The Governor’s spokesman Aaron McLear smiled through gritted teeth in response to all this, saying that he’s “thrilled” the legislature is joining the effort to make government more efficient, but saying he would not support eliminating any of his OWN authority, of course. He would only support eliminating the Secretary of Education, for example, if the Department of Education (now under the State Superintendent of Public Instruction) were moved into the executive branch.
None of this means that the Legislature will suddenly get religion and reject all of Arnold’s bad cuts. The Obama Administration okayed $6 billion in education cuts without threatening stimulus funding, and you can bet the Governor will take him up on the offer.
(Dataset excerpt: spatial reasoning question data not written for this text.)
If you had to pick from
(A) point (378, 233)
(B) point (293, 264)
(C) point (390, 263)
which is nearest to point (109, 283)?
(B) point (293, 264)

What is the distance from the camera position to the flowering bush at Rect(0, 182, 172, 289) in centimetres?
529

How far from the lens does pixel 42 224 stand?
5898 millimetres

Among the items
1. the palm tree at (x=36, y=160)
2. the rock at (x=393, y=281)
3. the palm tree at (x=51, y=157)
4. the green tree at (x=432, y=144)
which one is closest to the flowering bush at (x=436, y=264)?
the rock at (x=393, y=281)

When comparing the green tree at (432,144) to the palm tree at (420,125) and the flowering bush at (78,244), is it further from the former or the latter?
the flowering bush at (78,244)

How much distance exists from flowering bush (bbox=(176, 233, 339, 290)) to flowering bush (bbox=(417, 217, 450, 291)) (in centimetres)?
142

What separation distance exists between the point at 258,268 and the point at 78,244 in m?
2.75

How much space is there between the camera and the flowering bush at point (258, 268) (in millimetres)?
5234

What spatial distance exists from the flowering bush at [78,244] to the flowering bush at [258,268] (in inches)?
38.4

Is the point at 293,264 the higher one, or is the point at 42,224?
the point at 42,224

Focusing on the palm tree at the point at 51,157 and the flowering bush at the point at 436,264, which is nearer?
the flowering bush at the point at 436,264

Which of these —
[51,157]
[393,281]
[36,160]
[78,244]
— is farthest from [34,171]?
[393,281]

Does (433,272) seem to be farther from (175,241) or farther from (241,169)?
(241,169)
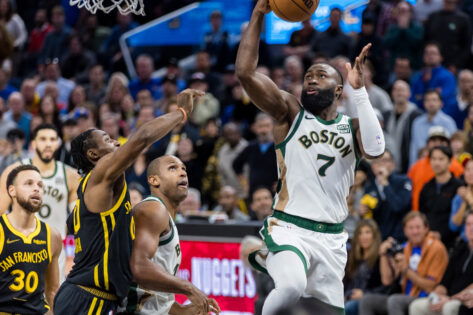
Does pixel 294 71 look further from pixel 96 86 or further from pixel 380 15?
pixel 96 86

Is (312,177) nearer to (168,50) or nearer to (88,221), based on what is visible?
(88,221)

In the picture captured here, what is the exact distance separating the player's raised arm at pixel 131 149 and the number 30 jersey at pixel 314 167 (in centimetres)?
95

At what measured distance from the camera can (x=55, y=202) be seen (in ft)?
31.9

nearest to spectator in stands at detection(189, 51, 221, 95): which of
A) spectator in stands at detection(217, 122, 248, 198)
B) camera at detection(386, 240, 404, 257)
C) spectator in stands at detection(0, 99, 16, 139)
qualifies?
spectator in stands at detection(217, 122, 248, 198)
And Democratic leaders, at least, appear in agreement on a number of cuts.
But this is the first example of the Legislature really pushing back at the Governor, and letting him know he doesn’t rule California by fiat, nor does he get to unilaterally decide to run it into the ground. In addition, the more public disclosure of the billions in corporate tax cuts in recent budget deals while the programs for the poor get slashed brings a disconnect to the process on which perhaps some progressive lawmakers can capitalize.
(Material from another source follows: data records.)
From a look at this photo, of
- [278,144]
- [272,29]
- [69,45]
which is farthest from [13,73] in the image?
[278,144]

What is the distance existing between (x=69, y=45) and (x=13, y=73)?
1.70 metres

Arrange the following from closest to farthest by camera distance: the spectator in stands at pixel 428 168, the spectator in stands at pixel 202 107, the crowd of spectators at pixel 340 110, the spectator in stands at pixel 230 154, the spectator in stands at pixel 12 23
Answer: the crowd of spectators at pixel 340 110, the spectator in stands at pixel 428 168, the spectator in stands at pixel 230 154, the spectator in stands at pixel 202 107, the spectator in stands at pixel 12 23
The tax loopholes made it through the Legislature with no public hearings and little analysis of the effect, said Jean Ross, executive director for the California Budget Project, a research group that studies the effects of policies on the poor.
“The problem with dark-of-night deals is that you never get a chance to get a debate over value choices,” she said. “These three tax breaks represent a reduction of one-third the income taxes paid by California corporations…. They really represent a stark contrast in values and what kind of future we want to see for Californians.”
The tax breaks will cost the state $640 million for the rest of this fiscal year and for the 2010-11 budget year as lawmakers search for ways to close a $24.3 billion deficit, according to Ross’s report, “To Have and Have Not.” By the time they are fully implemented in 2014-15, the tax breaks could cost nearly $2.5 billion a year, she said.
Corporations are LYING, by the way, when they say that this makes the state more competitive. See this paper or this one showing that state enactments have had little effect on economic development. Big business simply wants to lighten their tax burden.
The legislative revolt against Schwarzenegger could be directed into sensible options for closing the budget gap, like repealing the corporate tax cuts, restoring the Reagan/Wilson tax brackets in between $47,500 and $1,000,000 imposing an oil severance tax, extending the sales tax to services while lowering the overall percentage, boosting enforcement of tax cheats, and more. Right now, we have to settle for signals. And this is a particularly good one.